#### [Instruções de trabalho]
a. Repita, sem qualquer alteração, tudo o que vai de "domingo, 13 de" até "fundo do quintal." no excerto selecionado.
b. Com base no excerto selecionado, responda:
(i) De quem o autor afirma ser neto?
(ii) Que horas eram quando o som familiar o acordou?
(iii) Com que acompanhou ele o cafezinho?

#### [Excerto selecionado]
Tenho razões para ser gandarês : Sou neto da "Ti Manca", do "Ti Zé da Domingas", da "Ti Alzira da Reboca"! Forma simples que encontro para com eles dialogar, fazer com que nunca sejam esquecidos, que os meus filhos, amigos e todos os que a este blog se desloquem, deles se lembrem. Deles e doutras personagens a quem me curvo pela sabedoria, pela forma de vida, pela maneira de estar, pela influência que em mim tiveram, pelo sorriso que ainda ostentam nas imagens que os perpetuam no Campo Sagrado.
domingo, 13 de março de 2011
… um som familiar,
qual melodia suave e agradável ao ouvido, acordou-o convidando-o a ficar enroscado nos lençóis. Eram cinco horas e meia. Caia uma chuva miudinha, certa, embora de pingos raros, assim como que de molha tolos. Lembrou-se que seria boa altura para ir “pôr buano” às batatas do quintal. Assim fez. Depois de tomar o seu cafezinho, que acompanhou com um naco de broa adubada com manteiga do porco morto pelo S. Martinho, foi ao telheiro, tirou os tamancos e calçou as botas de borracha, fez um capucho com um saco vazio de “amónio” pô-lo na cabeça de modo a cobrir os ombros, agarrou no buaneiro, encheu-o de “buano de pôr por riba” e, logo depois de ter dado milho às galinhas e uma gabela de pasto ao gado, rumou ao fundo do quintal.

#### [Entradas de dados]
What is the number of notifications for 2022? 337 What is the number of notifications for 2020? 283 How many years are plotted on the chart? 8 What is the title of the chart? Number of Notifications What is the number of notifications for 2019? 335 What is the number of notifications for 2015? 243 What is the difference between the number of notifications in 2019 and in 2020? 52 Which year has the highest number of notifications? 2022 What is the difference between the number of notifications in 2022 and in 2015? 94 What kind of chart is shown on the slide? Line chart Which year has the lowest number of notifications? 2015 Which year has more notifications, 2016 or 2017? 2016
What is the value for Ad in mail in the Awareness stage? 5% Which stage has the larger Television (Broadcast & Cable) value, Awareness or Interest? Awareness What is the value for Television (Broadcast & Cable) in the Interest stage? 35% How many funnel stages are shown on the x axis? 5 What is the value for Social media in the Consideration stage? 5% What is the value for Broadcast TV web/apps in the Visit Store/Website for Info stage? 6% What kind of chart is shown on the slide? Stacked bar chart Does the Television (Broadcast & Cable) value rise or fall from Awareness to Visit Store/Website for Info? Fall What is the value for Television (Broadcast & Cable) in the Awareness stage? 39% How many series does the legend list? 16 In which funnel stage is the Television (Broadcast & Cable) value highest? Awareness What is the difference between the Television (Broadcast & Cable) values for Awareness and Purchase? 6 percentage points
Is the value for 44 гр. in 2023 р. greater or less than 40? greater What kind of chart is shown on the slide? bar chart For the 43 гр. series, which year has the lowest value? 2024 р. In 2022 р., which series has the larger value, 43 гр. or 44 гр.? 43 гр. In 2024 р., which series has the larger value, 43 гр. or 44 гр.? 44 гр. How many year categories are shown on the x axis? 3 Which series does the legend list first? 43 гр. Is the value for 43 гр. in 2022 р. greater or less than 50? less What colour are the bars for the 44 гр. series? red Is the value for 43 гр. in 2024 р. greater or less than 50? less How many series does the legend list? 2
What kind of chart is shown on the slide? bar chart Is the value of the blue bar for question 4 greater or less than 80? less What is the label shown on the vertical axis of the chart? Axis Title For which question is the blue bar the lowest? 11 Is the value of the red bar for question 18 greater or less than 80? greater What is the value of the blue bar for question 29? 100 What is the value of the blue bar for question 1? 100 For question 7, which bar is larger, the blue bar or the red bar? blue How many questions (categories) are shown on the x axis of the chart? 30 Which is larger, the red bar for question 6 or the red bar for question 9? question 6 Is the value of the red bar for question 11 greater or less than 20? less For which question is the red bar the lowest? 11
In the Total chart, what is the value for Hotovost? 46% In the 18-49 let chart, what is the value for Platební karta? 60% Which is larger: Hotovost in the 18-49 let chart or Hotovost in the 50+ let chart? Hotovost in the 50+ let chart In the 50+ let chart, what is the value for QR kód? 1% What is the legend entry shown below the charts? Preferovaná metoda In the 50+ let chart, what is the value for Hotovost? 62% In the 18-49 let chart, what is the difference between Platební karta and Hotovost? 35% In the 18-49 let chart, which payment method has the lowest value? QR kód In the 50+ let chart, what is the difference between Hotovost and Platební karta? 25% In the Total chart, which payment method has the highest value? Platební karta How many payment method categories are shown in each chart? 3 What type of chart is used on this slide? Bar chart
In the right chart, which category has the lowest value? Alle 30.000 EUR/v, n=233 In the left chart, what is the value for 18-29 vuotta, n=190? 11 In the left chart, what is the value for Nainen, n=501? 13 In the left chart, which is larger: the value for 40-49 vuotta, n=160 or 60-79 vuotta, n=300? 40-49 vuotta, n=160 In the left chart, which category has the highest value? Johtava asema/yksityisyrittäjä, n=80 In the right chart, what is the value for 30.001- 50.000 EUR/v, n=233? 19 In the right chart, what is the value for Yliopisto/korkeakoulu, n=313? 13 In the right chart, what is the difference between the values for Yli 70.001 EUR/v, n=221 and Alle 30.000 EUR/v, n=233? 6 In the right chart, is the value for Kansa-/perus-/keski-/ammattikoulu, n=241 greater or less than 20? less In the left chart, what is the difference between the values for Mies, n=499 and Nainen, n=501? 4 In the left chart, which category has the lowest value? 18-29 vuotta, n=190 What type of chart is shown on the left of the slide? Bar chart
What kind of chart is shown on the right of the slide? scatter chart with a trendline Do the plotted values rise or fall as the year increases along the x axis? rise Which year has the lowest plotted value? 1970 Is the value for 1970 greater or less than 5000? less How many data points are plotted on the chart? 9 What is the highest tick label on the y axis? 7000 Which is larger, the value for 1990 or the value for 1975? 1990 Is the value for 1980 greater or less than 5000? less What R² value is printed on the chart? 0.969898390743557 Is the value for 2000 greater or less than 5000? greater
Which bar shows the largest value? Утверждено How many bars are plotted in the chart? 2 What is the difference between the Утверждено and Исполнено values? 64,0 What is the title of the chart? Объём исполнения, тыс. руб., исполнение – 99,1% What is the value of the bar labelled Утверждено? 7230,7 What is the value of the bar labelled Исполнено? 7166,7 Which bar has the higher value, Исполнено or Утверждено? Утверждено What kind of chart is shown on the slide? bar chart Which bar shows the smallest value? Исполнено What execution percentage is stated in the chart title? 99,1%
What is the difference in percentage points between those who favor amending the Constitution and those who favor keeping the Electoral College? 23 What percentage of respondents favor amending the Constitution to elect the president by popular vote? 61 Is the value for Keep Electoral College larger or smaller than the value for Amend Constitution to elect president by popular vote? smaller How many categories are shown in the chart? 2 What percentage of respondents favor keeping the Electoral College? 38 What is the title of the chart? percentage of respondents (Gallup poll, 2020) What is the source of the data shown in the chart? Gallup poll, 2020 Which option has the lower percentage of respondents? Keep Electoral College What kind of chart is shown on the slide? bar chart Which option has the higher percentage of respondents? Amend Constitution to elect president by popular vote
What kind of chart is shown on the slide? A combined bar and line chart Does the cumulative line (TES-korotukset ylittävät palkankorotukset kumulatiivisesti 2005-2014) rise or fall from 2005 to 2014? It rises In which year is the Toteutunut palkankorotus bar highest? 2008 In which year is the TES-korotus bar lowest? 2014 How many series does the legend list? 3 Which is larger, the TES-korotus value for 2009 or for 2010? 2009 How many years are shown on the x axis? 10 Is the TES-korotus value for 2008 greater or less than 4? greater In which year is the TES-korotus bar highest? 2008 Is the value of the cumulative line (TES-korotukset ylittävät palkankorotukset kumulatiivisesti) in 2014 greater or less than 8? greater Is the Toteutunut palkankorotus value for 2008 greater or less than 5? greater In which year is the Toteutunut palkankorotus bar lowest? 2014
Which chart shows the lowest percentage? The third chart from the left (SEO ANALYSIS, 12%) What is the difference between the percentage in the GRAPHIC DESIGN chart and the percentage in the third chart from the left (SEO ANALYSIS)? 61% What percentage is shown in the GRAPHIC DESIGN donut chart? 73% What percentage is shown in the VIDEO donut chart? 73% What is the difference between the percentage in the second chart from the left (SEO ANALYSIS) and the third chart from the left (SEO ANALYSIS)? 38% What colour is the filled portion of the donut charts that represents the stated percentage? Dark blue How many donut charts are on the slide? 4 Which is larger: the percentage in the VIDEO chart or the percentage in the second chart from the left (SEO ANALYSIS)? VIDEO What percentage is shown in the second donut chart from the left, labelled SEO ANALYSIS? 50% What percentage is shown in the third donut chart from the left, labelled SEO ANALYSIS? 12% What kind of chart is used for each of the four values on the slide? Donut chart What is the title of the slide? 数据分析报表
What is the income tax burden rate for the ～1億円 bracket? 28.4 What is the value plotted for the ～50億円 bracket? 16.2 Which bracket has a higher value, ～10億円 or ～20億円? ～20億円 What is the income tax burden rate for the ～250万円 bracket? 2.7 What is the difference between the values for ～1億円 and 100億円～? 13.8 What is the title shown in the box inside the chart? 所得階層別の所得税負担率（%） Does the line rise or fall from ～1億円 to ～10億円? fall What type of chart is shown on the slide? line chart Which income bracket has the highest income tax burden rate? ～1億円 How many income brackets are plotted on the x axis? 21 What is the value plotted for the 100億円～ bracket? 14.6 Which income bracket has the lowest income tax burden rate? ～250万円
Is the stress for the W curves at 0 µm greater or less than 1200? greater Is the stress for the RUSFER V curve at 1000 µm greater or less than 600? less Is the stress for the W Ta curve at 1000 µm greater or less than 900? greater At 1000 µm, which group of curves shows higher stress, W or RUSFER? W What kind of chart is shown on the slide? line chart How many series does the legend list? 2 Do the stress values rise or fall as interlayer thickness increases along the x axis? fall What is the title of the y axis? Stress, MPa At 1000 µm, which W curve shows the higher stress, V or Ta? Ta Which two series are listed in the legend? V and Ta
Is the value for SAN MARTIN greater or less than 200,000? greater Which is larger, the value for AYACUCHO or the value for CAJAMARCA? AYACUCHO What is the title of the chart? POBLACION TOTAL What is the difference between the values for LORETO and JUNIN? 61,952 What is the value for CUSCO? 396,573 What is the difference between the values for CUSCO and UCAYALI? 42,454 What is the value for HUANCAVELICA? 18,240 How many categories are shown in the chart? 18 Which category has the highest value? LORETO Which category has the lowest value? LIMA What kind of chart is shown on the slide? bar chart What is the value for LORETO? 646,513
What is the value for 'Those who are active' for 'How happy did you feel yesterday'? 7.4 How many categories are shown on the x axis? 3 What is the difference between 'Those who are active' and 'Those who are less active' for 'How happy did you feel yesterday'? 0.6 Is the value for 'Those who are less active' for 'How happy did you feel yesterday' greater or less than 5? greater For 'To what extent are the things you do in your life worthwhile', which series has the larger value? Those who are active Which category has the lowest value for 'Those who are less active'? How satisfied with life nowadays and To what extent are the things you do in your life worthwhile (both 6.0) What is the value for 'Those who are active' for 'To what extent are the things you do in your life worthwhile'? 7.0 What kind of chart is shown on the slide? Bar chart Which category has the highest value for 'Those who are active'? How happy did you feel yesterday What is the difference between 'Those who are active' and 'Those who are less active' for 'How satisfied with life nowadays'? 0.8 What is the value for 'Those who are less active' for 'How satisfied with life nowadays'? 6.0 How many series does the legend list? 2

#### [Soluções por tarefa]
a.
domingo, 13 de março de 2011
… um som familiar,
qual melodia suave e agradável ao ouvido, acordou-o convidando-o a ficar enroscado nos lençóis. Eram cinco horas e meia. Caia uma chuva miudinha, certa, embora de pingos raros, assim como que de molha tolos. Lembrou-se que seria boa altura para ir “pôr buano” às batatas do quintal. Assim fez. Depois de tomar o seu cafezinho, que acompanhou com um naco de broa adubada com manteiga do porco morto pelo S. Martinho, foi ao telheiro, tirou os tamancos e calçou as botas de borracha, fez um capucho com um saco vazio de “amónio” pô-lo na cabeça de modo a cobrir os ombros, agarrou no buaneiro, encheu-o de “buano de pôr por riba” e, logo depois de ter dado milho às galinhas e uma gabela de pasto ao gado, rumou ao fundo do quintal.

b.
(i) Da "Ti Manca", do "Ti Zé da Domingas" e da "Ti Alzira da Reboca".
(ii) Eram cinco horas e meia.
(iii) Com um naco de broa adubada com manteiga do porco morto pelo S. Martinho.